Spatial reasoning question data:
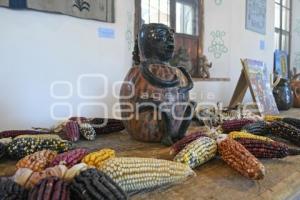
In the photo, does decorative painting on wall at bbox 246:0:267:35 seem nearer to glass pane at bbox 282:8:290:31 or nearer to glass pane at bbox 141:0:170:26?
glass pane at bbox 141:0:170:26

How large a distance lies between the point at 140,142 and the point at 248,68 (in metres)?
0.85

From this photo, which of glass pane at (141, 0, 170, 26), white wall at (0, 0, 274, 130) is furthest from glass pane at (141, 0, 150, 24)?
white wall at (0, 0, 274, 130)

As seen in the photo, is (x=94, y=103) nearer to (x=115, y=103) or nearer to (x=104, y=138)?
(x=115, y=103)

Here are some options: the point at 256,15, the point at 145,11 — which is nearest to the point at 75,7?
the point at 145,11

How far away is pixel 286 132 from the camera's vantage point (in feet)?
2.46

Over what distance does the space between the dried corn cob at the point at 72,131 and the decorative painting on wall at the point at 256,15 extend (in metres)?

==

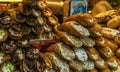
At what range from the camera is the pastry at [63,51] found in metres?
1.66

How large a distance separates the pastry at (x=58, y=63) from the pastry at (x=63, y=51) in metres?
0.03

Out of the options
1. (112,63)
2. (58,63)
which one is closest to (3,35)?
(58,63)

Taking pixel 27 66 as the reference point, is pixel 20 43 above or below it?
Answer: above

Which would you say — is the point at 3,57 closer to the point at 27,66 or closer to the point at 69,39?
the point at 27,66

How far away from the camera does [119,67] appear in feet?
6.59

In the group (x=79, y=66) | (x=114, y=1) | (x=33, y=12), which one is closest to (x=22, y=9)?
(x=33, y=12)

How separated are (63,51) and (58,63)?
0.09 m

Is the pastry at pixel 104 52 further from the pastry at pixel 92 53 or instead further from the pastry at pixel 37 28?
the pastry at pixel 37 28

--

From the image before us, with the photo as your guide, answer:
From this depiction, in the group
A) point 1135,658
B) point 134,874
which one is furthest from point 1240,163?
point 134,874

» **TASK**
Write out the listing word for word, from the line containing "How large a distance separates" up to and including the line containing "Answer: above".

» **FINISHED ANSWER**
How large a distance separates the pastry at (x=58, y=63) from the pastry at (x=63, y=51) in metres?
0.03

Out of the options
1. (112,63)
2. (58,63)
which one is closest to (3,35)?
(58,63)

Taking pixel 27 66 as the reference point, is pixel 20 43 above or below it?
Answer: above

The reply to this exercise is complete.